Most MUDs are designed such that each "player character" is a self-contained "account", "character", "terminal preferences", and so on for each included module that contains savable variables / data.
Nightmare Residuum takes a different approach to this, both in terms of an account based system and a separation of data into modules.
The user object is used to represent a user connection, which consists of an account object, a character object, and a shell object.
A user will create an account, represented by STD_ACCOUNT, which contains username, password, character list, account settings, last login, creation date, etc.
From there, a user creates player characters, represented by STD_CHARACTER, which contains player stats such as level, stat attributes, species, last environment, last action, creation date, etc.
As a user enters the world with a character, a shell is created for the user which interprets user input and routes it to the appropriate commands, verbs, or other available actions.
Due to this design, the standard this_player()
efun is ambigious into whether you are referring to a user object, a character object, or a shell object. These different objects may be referenced via sefuns:
this_user()
- returns the interactive user's USER object
this_character()
- returns STD_CHARACTER object of the interactive user
Chaining off of this_user()
is also possible.
this_user()->query_character()
this_user()->query_shell()
With the separation of account and characters, savefiles are much smaller than a standard MUD since each savefile does not contain a full account's data. A second effect is that the data for each of these user objects can be stored separate from one another, for example, /save/account/ will contain all account data, while /save/character/ will contain all character data, and the savefiles contained will consist of only the minimal amount of data necessary for that object type. This removes ambiguity of which modules include which variables into a savefile.
The game world is represented by STD_ROOM, which consist of a short (brief) description, a long (verbose) description, items in the room that can be looked at for more details, exits that link to other rooms, in addition to possible STD_ITEM and STD_NPC contents.

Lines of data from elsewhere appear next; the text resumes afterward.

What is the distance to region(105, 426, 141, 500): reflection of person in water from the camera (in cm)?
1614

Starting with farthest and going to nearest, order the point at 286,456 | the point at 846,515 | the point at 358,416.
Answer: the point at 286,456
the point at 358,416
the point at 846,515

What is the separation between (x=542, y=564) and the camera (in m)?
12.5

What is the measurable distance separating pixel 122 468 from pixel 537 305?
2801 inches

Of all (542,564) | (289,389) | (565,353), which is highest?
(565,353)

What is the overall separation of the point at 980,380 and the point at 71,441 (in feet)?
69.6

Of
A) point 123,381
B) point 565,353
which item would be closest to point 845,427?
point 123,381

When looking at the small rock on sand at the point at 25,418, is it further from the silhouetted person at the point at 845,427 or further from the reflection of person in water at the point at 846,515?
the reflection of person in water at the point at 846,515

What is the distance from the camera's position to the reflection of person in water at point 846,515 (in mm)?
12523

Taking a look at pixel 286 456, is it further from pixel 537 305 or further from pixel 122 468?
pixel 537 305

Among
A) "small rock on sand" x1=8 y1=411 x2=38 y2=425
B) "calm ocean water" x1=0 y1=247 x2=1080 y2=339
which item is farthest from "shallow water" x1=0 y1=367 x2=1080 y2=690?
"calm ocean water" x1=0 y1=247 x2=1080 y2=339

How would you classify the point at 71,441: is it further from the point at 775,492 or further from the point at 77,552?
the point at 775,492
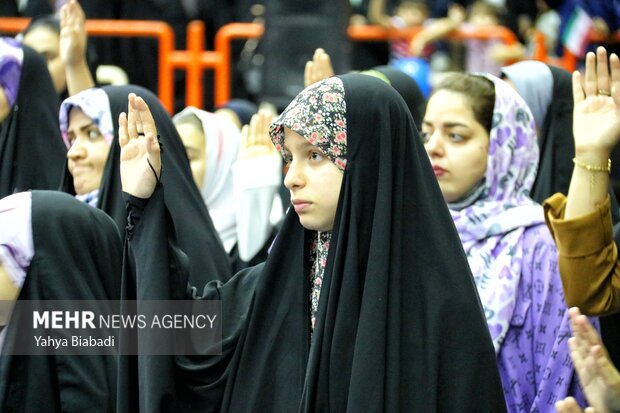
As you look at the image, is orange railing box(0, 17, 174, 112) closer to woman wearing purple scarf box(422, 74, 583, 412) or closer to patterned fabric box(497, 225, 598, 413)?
woman wearing purple scarf box(422, 74, 583, 412)

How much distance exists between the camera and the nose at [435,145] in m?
4.36

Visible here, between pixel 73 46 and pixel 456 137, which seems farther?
pixel 73 46

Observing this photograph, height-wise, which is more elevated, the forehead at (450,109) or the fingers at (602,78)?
the fingers at (602,78)

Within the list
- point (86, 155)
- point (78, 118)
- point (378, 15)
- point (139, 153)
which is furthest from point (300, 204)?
point (378, 15)

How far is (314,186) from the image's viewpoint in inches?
132

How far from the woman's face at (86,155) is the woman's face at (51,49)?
170cm

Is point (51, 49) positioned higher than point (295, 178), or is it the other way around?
point (295, 178)

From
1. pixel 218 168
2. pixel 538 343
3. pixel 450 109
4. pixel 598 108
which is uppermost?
pixel 598 108

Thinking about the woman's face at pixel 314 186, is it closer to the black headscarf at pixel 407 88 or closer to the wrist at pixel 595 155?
the wrist at pixel 595 155

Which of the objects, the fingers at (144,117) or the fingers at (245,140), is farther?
the fingers at (245,140)

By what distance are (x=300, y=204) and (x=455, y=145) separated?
1189 millimetres

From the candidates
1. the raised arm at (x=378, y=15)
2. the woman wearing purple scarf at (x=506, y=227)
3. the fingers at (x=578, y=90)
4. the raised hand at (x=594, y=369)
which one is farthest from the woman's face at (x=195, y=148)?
the raised arm at (x=378, y=15)

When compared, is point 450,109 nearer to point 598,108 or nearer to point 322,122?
point 598,108

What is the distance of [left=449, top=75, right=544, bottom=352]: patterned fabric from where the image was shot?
4.12 metres
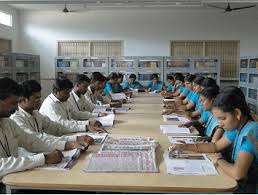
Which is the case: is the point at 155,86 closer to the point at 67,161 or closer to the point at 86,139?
the point at 86,139

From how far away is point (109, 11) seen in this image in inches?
394

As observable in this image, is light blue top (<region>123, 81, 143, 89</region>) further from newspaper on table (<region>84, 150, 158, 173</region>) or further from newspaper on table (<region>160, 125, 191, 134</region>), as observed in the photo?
newspaper on table (<region>84, 150, 158, 173</region>)

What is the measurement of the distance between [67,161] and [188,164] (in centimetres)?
65

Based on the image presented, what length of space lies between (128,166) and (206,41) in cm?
880

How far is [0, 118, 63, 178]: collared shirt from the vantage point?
1.69 metres

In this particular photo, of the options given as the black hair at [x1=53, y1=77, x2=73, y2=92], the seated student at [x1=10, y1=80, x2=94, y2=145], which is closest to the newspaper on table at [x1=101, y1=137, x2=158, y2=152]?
the seated student at [x1=10, y1=80, x2=94, y2=145]

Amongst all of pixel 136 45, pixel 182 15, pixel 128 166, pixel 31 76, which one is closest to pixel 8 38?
pixel 31 76

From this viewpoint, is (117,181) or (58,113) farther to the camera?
(58,113)

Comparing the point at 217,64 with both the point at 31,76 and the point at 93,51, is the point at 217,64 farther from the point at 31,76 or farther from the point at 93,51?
the point at 31,76

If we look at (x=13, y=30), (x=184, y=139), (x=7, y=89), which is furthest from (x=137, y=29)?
(x=7, y=89)

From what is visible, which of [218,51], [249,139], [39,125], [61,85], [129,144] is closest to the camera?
[249,139]

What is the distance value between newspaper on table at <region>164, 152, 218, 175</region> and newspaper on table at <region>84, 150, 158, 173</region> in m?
0.09

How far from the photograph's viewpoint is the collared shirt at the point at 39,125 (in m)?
2.28

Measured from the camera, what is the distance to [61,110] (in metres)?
3.13
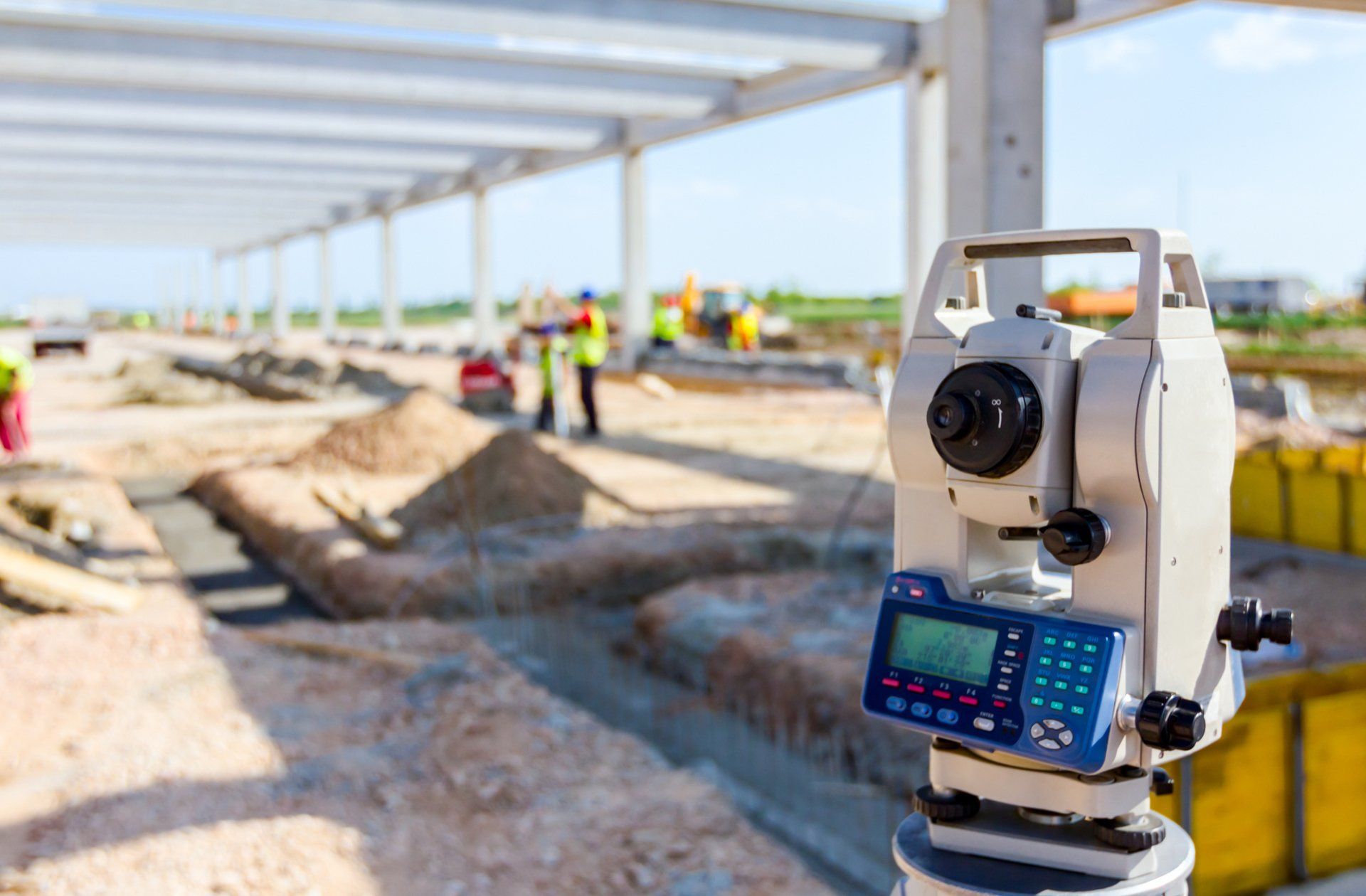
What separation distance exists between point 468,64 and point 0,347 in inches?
233

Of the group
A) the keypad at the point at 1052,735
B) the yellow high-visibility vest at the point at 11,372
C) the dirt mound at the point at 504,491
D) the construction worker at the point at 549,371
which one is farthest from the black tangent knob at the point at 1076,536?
the yellow high-visibility vest at the point at 11,372

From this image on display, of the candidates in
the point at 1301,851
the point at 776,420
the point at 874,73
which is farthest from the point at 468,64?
the point at 1301,851

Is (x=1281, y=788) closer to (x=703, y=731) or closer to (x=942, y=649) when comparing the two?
Answer: (x=942, y=649)

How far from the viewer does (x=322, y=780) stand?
4414mm

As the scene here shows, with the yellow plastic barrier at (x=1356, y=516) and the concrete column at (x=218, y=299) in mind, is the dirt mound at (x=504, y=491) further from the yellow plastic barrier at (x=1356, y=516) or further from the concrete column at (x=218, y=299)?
the concrete column at (x=218, y=299)

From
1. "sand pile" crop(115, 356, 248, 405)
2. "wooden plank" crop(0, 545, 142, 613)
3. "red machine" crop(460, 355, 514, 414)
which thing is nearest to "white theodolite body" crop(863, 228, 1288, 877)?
"wooden plank" crop(0, 545, 142, 613)

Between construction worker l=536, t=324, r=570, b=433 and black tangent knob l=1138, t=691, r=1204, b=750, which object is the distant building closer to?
construction worker l=536, t=324, r=570, b=433

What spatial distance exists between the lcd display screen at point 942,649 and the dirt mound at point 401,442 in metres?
9.56

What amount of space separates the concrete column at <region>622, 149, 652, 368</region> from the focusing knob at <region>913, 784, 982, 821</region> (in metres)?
18.7

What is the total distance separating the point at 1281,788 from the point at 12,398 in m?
12.3

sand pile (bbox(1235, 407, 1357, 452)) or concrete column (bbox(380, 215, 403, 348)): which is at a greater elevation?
concrete column (bbox(380, 215, 403, 348))

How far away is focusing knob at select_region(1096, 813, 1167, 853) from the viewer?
5.57 ft

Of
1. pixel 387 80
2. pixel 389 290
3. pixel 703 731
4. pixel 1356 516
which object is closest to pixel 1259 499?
pixel 1356 516

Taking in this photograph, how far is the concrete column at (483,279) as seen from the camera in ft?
83.9
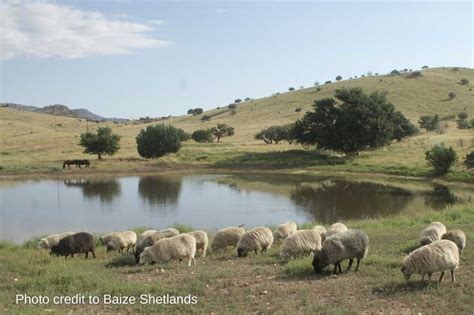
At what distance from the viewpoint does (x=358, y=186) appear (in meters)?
40.3

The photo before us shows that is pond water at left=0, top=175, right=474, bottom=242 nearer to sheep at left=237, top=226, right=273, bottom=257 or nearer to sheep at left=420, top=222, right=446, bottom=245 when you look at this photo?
sheep at left=237, top=226, right=273, bottom=257

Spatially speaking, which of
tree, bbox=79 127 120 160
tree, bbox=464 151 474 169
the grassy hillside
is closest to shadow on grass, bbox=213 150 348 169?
the grassy hillside

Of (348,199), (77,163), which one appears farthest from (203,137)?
(348,199)

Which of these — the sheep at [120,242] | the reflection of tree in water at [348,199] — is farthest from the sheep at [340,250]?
the reflection of tree in water at [348,199]

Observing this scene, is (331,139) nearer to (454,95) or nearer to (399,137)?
(399,137)

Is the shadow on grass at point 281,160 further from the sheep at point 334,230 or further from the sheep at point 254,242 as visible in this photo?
the sheep at point 254,242

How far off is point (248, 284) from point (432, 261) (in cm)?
382

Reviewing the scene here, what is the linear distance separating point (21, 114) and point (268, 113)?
56887 mm

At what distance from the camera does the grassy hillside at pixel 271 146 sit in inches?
2019

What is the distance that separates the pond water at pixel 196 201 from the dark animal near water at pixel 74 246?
253 inches

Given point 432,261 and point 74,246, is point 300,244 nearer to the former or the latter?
point 432,261

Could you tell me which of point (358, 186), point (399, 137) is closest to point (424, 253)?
point (358, 186)

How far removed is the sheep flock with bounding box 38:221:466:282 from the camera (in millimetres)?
10336

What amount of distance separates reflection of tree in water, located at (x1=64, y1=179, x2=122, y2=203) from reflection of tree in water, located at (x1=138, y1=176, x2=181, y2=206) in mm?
1969
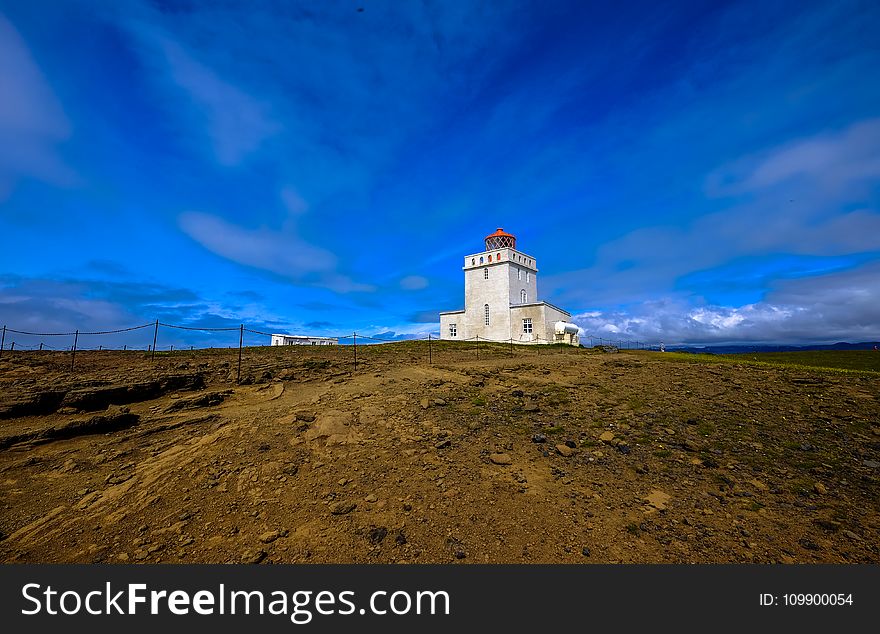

Basic objects that characters can interact with, such as getting, dropping, giving, or putting, are represented by STD_ITEM.
Basic NPCs that can populate rooms are referenced by STD_NPC.
This project was built with testing in mind from the start with the M_TEST module for writing tests and D_TEST for running tests among the first files to be coded. Objects are broken down into small, easily testable modules that are as independent of other components as possible.